▸ **REQUIREMENT**
Write out each line that follows exactly as it stands, without the pictures.

══ TASK INPUT

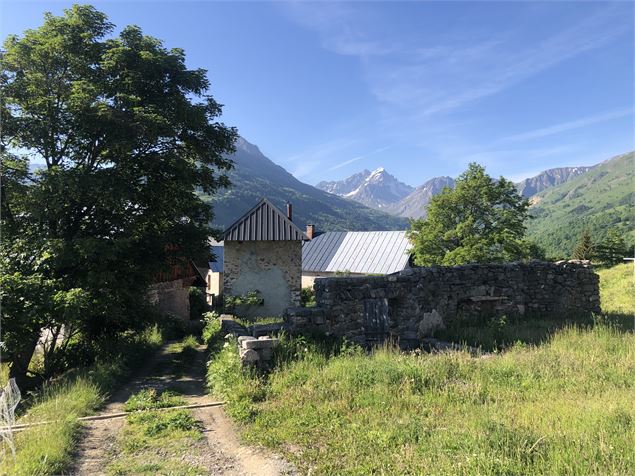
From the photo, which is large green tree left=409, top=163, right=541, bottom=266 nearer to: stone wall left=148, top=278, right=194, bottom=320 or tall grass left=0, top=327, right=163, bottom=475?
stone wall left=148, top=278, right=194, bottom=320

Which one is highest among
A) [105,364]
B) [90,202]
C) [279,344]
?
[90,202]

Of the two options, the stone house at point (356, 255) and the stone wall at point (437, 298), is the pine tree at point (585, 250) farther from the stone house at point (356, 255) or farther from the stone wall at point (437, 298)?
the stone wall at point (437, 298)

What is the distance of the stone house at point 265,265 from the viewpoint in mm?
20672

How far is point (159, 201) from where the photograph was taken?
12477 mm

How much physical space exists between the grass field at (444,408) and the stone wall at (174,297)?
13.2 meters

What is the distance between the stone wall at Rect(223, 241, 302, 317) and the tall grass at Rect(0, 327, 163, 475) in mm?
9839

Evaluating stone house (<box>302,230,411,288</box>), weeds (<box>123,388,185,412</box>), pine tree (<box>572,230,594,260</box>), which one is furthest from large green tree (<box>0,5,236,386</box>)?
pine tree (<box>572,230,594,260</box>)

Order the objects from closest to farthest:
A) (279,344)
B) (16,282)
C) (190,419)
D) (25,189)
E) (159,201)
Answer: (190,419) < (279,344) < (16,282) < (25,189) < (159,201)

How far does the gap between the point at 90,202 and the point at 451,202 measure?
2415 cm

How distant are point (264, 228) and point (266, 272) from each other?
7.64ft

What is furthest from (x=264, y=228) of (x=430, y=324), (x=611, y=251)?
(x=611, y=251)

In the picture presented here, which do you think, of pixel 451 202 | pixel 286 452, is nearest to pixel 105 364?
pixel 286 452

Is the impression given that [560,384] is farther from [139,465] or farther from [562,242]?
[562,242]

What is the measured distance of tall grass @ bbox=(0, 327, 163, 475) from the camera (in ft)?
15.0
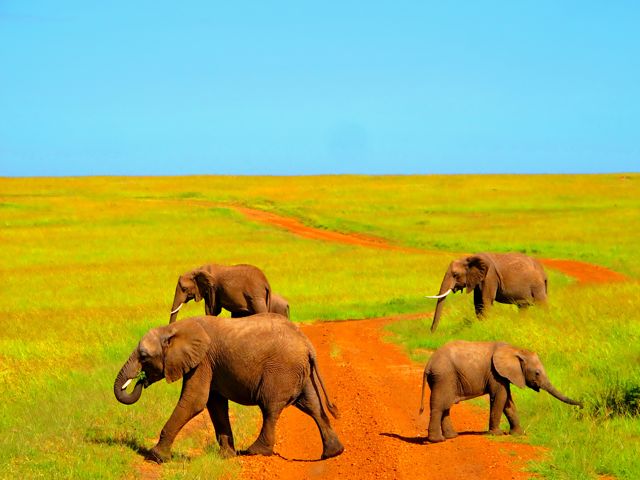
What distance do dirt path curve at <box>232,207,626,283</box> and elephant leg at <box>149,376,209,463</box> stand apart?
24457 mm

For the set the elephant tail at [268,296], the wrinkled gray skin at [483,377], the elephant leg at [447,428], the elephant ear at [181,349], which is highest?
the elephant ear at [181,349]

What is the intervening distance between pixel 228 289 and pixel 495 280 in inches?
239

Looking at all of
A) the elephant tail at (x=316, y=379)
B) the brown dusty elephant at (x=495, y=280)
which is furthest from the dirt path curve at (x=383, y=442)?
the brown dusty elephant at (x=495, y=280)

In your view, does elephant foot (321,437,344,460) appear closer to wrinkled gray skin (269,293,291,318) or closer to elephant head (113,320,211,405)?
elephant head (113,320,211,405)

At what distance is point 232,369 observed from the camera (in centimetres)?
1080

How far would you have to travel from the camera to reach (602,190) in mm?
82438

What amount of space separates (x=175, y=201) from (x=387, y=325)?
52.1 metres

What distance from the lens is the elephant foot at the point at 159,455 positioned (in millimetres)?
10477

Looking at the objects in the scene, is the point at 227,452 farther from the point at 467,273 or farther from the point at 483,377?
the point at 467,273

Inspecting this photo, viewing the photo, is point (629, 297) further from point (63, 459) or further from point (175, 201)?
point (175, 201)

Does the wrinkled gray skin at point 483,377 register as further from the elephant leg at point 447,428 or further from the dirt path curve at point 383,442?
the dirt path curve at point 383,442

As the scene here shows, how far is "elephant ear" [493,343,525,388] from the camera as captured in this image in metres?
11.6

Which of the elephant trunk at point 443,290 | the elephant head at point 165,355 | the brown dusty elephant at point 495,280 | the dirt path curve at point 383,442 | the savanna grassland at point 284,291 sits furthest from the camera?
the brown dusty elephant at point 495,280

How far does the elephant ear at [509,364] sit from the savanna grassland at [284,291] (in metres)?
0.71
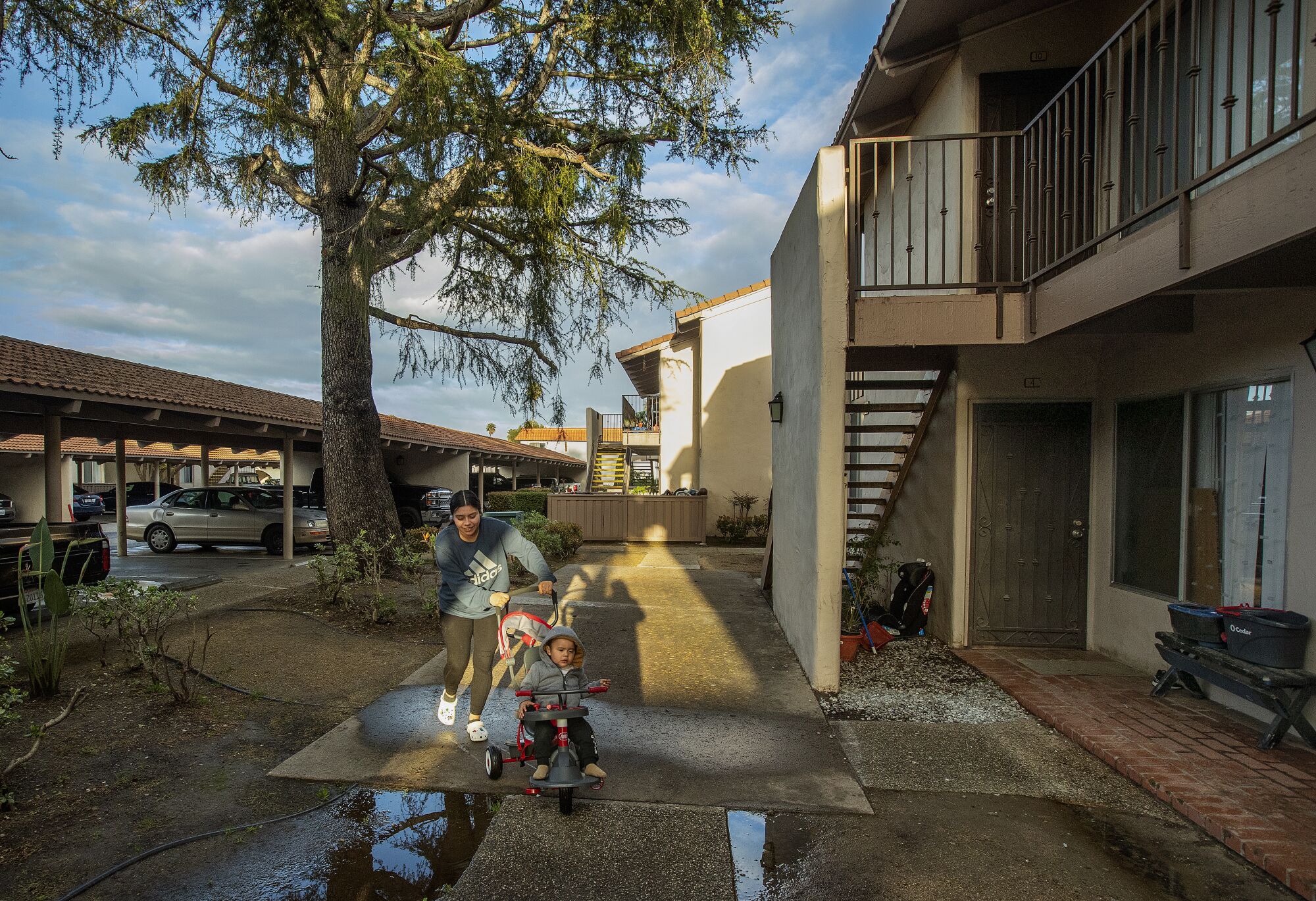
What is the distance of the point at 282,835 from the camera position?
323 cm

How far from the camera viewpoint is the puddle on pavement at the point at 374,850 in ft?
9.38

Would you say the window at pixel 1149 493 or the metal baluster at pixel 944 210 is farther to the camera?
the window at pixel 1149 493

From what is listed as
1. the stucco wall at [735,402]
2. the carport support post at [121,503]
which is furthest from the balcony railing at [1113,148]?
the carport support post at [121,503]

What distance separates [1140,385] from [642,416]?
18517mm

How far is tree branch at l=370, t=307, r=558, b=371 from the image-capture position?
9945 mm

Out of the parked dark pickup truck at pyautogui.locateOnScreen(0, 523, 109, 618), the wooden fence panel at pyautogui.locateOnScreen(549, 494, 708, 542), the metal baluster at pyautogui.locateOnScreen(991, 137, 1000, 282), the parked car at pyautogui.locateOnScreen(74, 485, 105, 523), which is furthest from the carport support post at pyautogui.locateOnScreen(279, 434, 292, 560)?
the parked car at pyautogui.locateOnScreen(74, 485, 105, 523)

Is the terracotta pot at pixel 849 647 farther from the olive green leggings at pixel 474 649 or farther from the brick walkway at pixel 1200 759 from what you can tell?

════

▸ **RESPONSE**
From the photo, which is large green tree left=409, top=163, right=541, bottom=266 nearer to: stone wall left=148, top=278, right=194, bottom=320 or tall grass left=0, top=327, right=163, bottom=475?
stone wall left=148, top=278, right=194, bottom=320

Which one is highest among
A) [105,364]
B) [90,202]
C) [279,344]
?
[90,202]

Of the two options, the stone house at point (356, 255) and the stone wall at point (437, 298), is the pine tree at point (585, 250) farther from the stone house at point (356, 255) or farther from the stone wall at point (437, 298)?
the stone wall at point (437, 298)

What is the distance of the stone house at point 265,265 from the viewpoint in mm?
20672

How far is point (159, 201) from where the photograph was taken?
12477 mm

How much physical space exists between the grass field at (444,408) and the stone wall at (174,297)?
13.2 meters

What is the distance between the stone wall at Rect(223, 241, 302, 317) and the tall grass at Rect(0, 327, 163, 475) in mm?
9839

Evaluating stone house (<box>302,230,411,288</box>), weeds (<box>123,388,185,412</box>), pine tree (<box>572,230,594,260</box>), which one is furthest from large green tree (<box>0,5,236,386</box>)?
pine tree (<box>572,230,594,260</box>)

Order the objects from closest to farthest:
A) (279,344)
B) (16,282)
C) (190,419)
D) (25,189)
E) (159,201)
Answer: (190,419) < (279,344) < (16,282) < (25,189) < (159,201)

How far does the gap between the point at 90,202 and the point at 451,202 measure?
2415 cm

How distant are point (264, 228) and point (266, 272) from each other?
7.64ft

What is furthest from (x=264, y=228) of (x=430, y=324), (x=611, y=251)?
(x=611, y=251)

In the picture presented here, which do you think, of pixel 451 202 | pixel 286 452, is nearest to pixel 105 364?
pixel 286 452

Is the impression given that [560,384] is farther from [139,465] or farther from [562,242]?
[562,242]

What is the measured distance of tall grass @ bbox=(0, 327, 163, 475) from the camera (in ft)?
15.0
What distance do dirt path curve at <box>232,207,626,283</box> and elephant leg at <box>149,376,209,463</box> stand apart?
24457 mm

For the set the elephant tail at [268,296], the wrinkled gray skin at [483,377], the elephant leg at [447,428], the elephant ear at [181,349], which is highest?
the elephant ear at [181,349]

What is the intervening distance between pixel 228 289 and pixel 495 280 in inches?
239

Looking at all of
A) the elephant tail at (x=316, y=379)
B) the brown dusty elephant at (x=495, y=280)
which is furthest from the dirt path curve at (x=383, y=442)?
the brown dusty elephant at (x=495, y=280)

In your view, does elephant foot (321,437,344,460) appear closer to wrinkled gray skin (269,293,291,318) or closer to elephant head (113,320,211,405)?
elephant head (113,320,211,405)

At what distance is point 232,369 observed from the camera (in centimetres)?
1080

How far would you have to travel from the camera to reach (602,190) in mm?
82438

What amount of space separates (x=175, y=201) from (x=387, y=325)?
52.1 metres

What distance from the lens is the elephant foot at the point at 159,455 positioned (in millimetres)?
10477

Looking at the objects in the scene, is the point at 227,452 farther from the point at 467,273 or farther from the point at 483,377?
the point at 467,273

Inspecting this photo, viewing the photo, is point (629, 297) further from point (63, 459) or further from point (175, 201)?
point (175, 201)

Does the wrinkled gray skin at point 483,377 register as further from the elephant leg at point 447,428 or further from the dirt path curve at point 383,442?
the dirt path curve at point 383,442

As the scene here shows, how far is "elephant ear" [493,343,525,388] from the camera as captured in this image in metres?
11.6

Which of the elephant trunk at point 443,290 | the elephant head at point 165,355 | the brown dusty elephant at point 495,280 | the dirt path curve at point 383,442 | the savanna grassland at point 284,291 sits furthest from the camera?
the brown dusty elephant at point 495,280

How far does the elephant ear at [509,364] sit from the savanna grassland at [284,291] (in metres)?
0.71
What is the distance of the point at 282,835 from the camera position?
323 cm

How far from the camera viewpoint is the puddle on pavement at the point at 374,850 in ft?
9.38

Would you say the window at pixel 1149 493 or the metal baluster at pixel 944 210 is farther to the camera?
the window at pixel 1149 493

From what is listed as
1. the stucco wall at [735,402]
2. the carport support post at [121,503]
which is furthest from the balcony railing at [1113,148]?
the carport support post at [121,503]

What distance separates [1140,385] from [642,416]?
18517mm

How far is tree branch at l=370, t=307, r=558, b=371 from the image-capture position?
9945 mm

Out of the parked dark pickup truck at pyautogui.locateOnScreen(0, 523, 109, 618), the wooden fence panel at pyautogui.locateOnScreen(549, 494, 708, 542), the metal baluster at pyautogui.locateOnScreen(991, 137, 1000, 282), the parked car at pyautogui.locateOnScreen(74, 485, 105, 523), which is furthest from the carport support post at pyautogui.locateOnScreen(279, 434, 292, 560)?
the parked car at pyautogui.locateOnScreen(74, 485, 105, 523)

Is the terracotta pot at pixel 849 647 farther from the olive green leggings at pixel 474 649 or farther from the brick walkway at pixel 1200 759 from what you can tell?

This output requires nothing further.